▶ Text
........

04/02/1966 GAJENDRAGADKAR, P.B. (CJ) GAJENDRAGADKAR, P.B. (CJ) WANCHOO, K.N.

SHAH, J.C.

SIKRI, S.M.

RAMASWAMI, V.

CITATION: 1966 AIR 1135 1966 SCR (3) 462

ACT:

Constitution of India Art. 134(1)(c)-High Court acquits person convicted by trial court-State's application for certificate, if competent.

HEADNOTE:

If an accused person is convicted by the trial court and on appeal to the High Court, his conviction is set aside the State is entitled to apply. to the High Court for certificate under Art. 134(1) (c). Such an application cannot be rejected In limine on the ground that it is incompetent; it has to be entertained and considered and decided on the merits. [465 D] The relevant words in Art. 134(1)(c) are wide in their sweep. They authorise an application for a certificate from any judgment, final order, or sentence in a criminal proceeding of a High Court.

The sweep of the relevant words used in Art. 134(1)(c) being very wide, it is not necessary to look for any separate provision in the Constitution which would correspond to s.

417 code of Criminal Procedure. [464] Observations contra in S. Majumdar v. A. Brahmachari and Others, Cr. A. No. 21 of 1960, dt. 14-9-1964 and State Government, Madhya Pradesh v. Ramakrisna Ganpatrao Limsey and others A.I.R. 1954 S.C. 20, disapproved.

CRIMINAL APPELLATE JURISDICTION : Criminal Appeal No. 178 of 1965.

Appeal by special leave from the judgment and order dated August 26, 1965 of the Allahabad High Court (Lucknow Bench) at Lucknow in S. C. Appeal No. 85 of 1965.

O.P. Rana, for the appellant.

R. K. Garg, for the respondent.

........

▶ Data provided

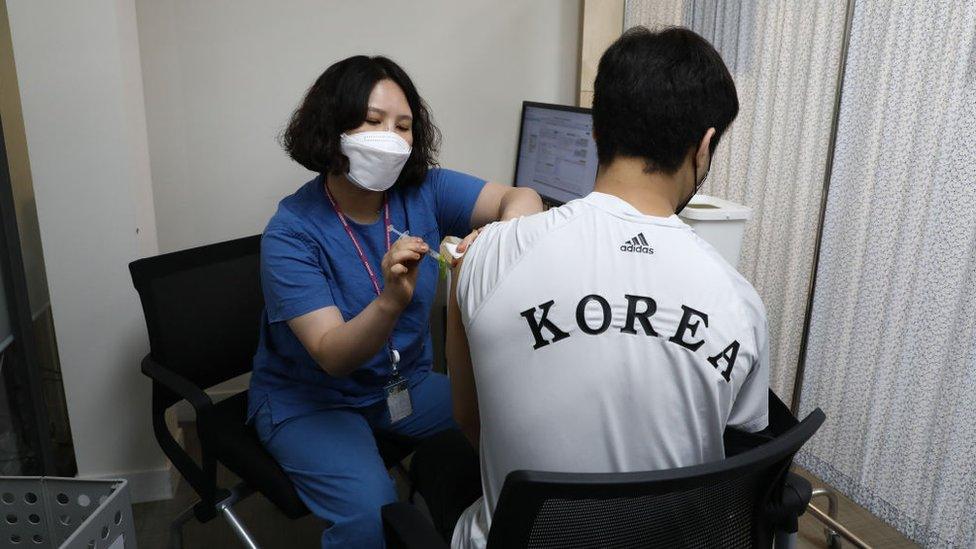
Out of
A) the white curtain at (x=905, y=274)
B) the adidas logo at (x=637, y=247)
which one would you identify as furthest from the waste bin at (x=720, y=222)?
the adidas logo at (x=637, y=247)

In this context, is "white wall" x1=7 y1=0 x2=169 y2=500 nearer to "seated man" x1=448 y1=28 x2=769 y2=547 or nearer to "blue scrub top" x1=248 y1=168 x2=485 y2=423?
"blue scrub top" x1=248 y1=168 x2=485 y2=423

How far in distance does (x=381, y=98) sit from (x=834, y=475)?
1703mm

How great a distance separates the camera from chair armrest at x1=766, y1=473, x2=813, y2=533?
919mm

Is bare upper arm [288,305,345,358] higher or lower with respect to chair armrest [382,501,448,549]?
higher

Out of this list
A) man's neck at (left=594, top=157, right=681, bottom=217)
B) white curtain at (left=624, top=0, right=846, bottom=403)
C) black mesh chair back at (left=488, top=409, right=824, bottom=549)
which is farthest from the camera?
white curtain at (left=624, top=0, right=846, bottom=403)

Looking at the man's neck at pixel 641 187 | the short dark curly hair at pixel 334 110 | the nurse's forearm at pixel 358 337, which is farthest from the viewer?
the short dark curly hair at pixel 334 110

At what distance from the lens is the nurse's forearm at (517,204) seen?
1524 mm

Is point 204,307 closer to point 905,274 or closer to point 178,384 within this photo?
point 178,384

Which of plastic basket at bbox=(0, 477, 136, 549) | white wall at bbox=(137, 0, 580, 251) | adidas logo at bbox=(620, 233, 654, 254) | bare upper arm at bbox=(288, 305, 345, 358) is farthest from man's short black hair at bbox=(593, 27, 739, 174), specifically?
white wall at bbox=(137, 0, 580, 251)

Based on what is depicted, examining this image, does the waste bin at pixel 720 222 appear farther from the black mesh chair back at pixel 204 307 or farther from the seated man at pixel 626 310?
the black mesh chair back at pixel 204 307

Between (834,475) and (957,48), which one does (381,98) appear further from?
(834,475)

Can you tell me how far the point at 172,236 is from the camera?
8.04 feet

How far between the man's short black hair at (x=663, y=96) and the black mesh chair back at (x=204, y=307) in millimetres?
1104

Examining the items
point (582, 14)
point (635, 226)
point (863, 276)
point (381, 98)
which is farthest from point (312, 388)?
point (582, 14)
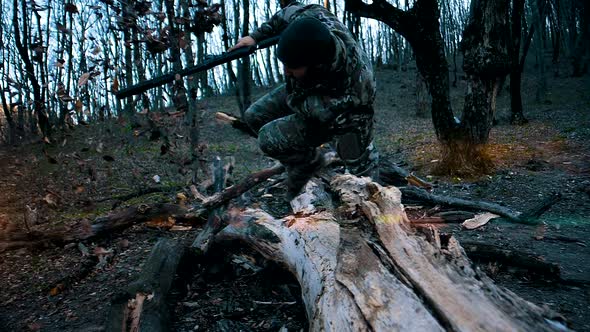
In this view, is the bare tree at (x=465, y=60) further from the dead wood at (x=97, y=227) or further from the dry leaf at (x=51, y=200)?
the dry leaf at (x=51, y=200)

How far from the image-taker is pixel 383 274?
1695 millimetres

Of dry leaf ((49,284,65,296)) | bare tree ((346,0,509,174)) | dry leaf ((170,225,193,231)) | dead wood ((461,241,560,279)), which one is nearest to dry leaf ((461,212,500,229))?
dead wood ((461,241,560,279))

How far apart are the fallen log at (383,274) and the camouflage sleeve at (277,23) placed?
174 cm

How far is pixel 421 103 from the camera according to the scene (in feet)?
55.2

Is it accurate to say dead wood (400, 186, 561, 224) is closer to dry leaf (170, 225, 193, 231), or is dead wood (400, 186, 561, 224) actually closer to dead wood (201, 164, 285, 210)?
dead wood (201, 164, 285, 210)

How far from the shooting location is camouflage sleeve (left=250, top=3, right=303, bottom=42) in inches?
139

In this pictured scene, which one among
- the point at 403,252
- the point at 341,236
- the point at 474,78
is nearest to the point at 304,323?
the point at 341,236

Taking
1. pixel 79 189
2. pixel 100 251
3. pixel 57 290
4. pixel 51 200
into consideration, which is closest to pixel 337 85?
pixel 100 251

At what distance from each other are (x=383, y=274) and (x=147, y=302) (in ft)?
4.58

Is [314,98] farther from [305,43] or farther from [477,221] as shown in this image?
[477,221]

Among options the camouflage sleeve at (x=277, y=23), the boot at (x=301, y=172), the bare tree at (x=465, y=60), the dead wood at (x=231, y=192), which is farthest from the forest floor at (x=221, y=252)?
the camouflage sleeve at (x=277, y=23)

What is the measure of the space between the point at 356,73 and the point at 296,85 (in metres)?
0.50

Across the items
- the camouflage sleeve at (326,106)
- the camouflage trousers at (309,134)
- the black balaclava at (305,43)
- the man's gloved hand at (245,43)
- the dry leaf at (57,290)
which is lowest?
the dry leaf at (57,290)

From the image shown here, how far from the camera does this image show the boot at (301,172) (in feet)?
12.1
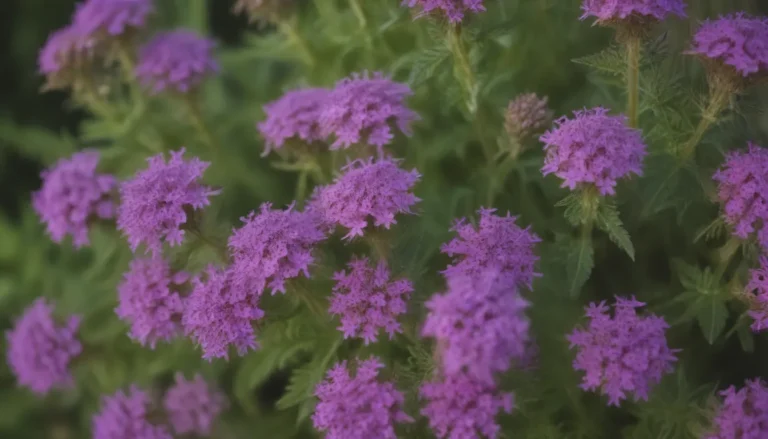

........

▶ To-do list
1) Rewrite the paragraph of the case summary beginning "If an accused person is convicted" as a short bulleted list that keeps its main facts.
2) Answer these questions from the case summary:
(a) What is the number of the criminal appeal?
(b) Who appeared for the respondent?
(c) Which High Court bench issued the judgment and order being appealed?
3) Reproduce the case summary from "CITATION: 1966 AIR" to "certificate, if competent.".
The entries come from a different source than the case summary.

▶ Set of answers
1)
- If a trial court convicts an accused and the High Court sets the conviction aside on appeal, the State may apply to the High Court for a certificate under Art. 134(1)(c).
- Such an application cannot be rejected at the outset as incompetent. It must be considered and decided on the merits.
- The relevant words of Art. 134(1)(c) are wide. They allow an application for a certificate from any judgment, final order, or sentence of a High Court in a criminal proceeding.

2)
(a) Criminal Appeal No. 178 of 1965
(b) R. K. Garg
(c) The Allahabad High Court (Lucknow Bench) at Lucknow

3)
CITATION: 1966 AIR 1135 1966 SCR (3) 462

ACT:

Constitution of India Art. 134(1)(c)-High Court acquits person convicted by trial court-State's application for certificate, if competent.